Если смотреть на воду в иллюминатор натопленной каюты, синева кажется горячей по-южному. Солнечный свет ослепителен. По-моему, ярче намного, чем в тропиках или в той же Индии. Но и солнечный свет, и синева обманчивы. На солнце я загорел и обжег по неопытности губы, а свет был как снег, а синева — как лед.
Мы ходим в оранжевых утепленных комбинезонах, в резиновых, с воздушной прослойкой сапогах, а рот у меня воспален от солнца, говорить больно, и на глазах очки последней пляжной модели.
Доктор наложил на мое лицо марлевую повязку, и я поневоле стал неразговорчивым.
— Привыкайте, — сказал Начальник станции, — вам ехать на полюс холода. Вот где страсти-мордасти. А здесь — акклиматизация, курорт.
Каждый день мы потеем на этой самой акклиматизации: помогаем выгружать ящики на складах или что-нибудь откапываем от зимних завалов: метеостанцию, баню, столовую, радиомачты, арку на въезде в поселок, бензобаки, госпиталь.
Работаем, пока слушаются руки, потому что вечер не наступает, не кончается день, а солнце только слегка склоняется к лиловым вершинам голых почему-то скал.
И это самое удобное время для работы, когда подмораживает, лед не так сильно плывет, и мы едем на вездеходах к берегу.
Берег — просто ледник, уходящий в море. Лед испитой, бурый, в трещинах, в ямах от воды, необоримый, кажется, никакими силами здешний лед, он искрошен по самой кромке, падает, бухает глыбами в синюю воду, и линия причала, у которого стоит «Лена», меняется прямо на глазах. Берег отступает от «Лены». Вмороженные в лед бревна с хрустом выламывают звонкие до предела швартовые канаты. «Лена» дрожит, подгоняя себя винтом к причалу. Плеск идет по щербатому срезу льда, шелест винтов и моря, шелест ветра в канатах, по крутым высоким бокам «Лены», по хрупающим битым осколкам, плеск и шелест.
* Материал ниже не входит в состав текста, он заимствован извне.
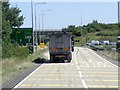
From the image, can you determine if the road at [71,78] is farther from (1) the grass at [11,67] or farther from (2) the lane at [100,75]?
(1) the grass at [11,67]

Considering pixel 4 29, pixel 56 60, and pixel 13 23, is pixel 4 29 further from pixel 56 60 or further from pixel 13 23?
pixel 13 23

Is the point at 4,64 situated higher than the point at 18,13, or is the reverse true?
the point at 18,13

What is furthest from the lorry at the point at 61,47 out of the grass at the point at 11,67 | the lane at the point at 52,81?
the lane at the point at 52,81

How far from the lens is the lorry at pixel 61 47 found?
4732 cm

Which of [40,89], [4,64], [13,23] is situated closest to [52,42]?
[4,64]

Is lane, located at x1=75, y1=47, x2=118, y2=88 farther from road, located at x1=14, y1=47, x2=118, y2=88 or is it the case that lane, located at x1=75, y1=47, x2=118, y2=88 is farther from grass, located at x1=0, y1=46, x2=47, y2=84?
grass, located at x1=0, y1=46, x2=47, y2=84

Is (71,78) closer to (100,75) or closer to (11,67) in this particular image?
(100,75)

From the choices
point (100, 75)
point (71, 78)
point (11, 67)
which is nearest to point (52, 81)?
Answer: point (71, 78)

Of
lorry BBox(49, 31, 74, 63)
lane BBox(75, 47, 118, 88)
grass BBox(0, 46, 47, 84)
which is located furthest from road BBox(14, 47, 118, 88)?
lorry BBox(49, 31, 74, 63)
Буксуют, плывут на ледяном спуске многотонные тягачи, взрезывая мокрый наст. Ревут моторы, отдаваясь глухим бочоночным звуком в распахнутых трюмах «Лены».
Спешим, пока не раскис лед, пока не ушел берег от якорей, пока не сломалась погода, пока… очень много разных «пока».
Надо себя сдерживать. Иначе опять захлестнет меня дневниковый зуд. Можно писать бесконечно. Ходишь этаким открывателем-путешественником, и все ново, просится на бумагу. Еле сдержал себя, чтобы не описать прибрежные айсберги, свистунов-буревестников на их синих впадинах и коричневые полоски у самой воды, что полоски эти, как мне рассказали, мириады мелкой вмороженной в лед водоросли — диатомеи. А еще зудела рука написать о том, что четыре скалы, пропоровшие кое-где ледник, называются нунатаки.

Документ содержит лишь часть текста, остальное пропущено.